Plot2kill 0.2
Nick Sabalausky
a at a.a
Sat Mar 5 17:37:12 PST 2011
"Nick Sabalausky" <a at a.a> wrote in message
news:ikuome$2edr$1 at digitalmars.com...
> "Michel Fortin" <michel.fortin at michelf.com> wrote in message
> news:ikum9a$2agj$1 at digitalmars.com...
>> On 2011-03-05 18:42:26 -0500, dsimcha <dsimcha at yahoo.com> said:
>>
>>> This is an extreme corner case, especially if a one-way semantic
>>> @property syntax is available to work around it. The percentage of
>>> functions that return callables is very small, and of these the
>>> percentage that would forget @property is probably very small.
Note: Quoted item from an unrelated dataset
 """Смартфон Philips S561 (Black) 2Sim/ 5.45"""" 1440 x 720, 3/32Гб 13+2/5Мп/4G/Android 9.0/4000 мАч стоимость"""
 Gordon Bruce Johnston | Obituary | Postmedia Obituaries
I'd
>>> rather bug-proneness in a ridiculous corner case than breaking tons of
>>> existing code code and losing a nice feature in the common case.
>>
>> The percentage of functions that return a callable is very small until
>> you go to template land. I can easily make a container or a range of
>> delegates, and if someone somewhere forgot to make 'front' a property in
>> the container, in the container's range or in one of the filter range
>> layered on top of it, then writing 'front()' to call the front delegate
>> becomes unreliable. Is it a corner case? Yes. Is it ridiculous to expect
>> the language to detect rare but hard to find bugs? No. Is it worth it in
>> this case? I think so.
>>
>
> Along those lines, I'll point out that the idea of a range of delegates is
> not a stretch at all: it could make a lot of sense for a GUI API, for
> instance. The .NET windowing API handles callbacks as collections of
> delegates and I always thought that worked fairly well (and seems
> functionally equivalent to Qt's system of signals and slots, AIUI).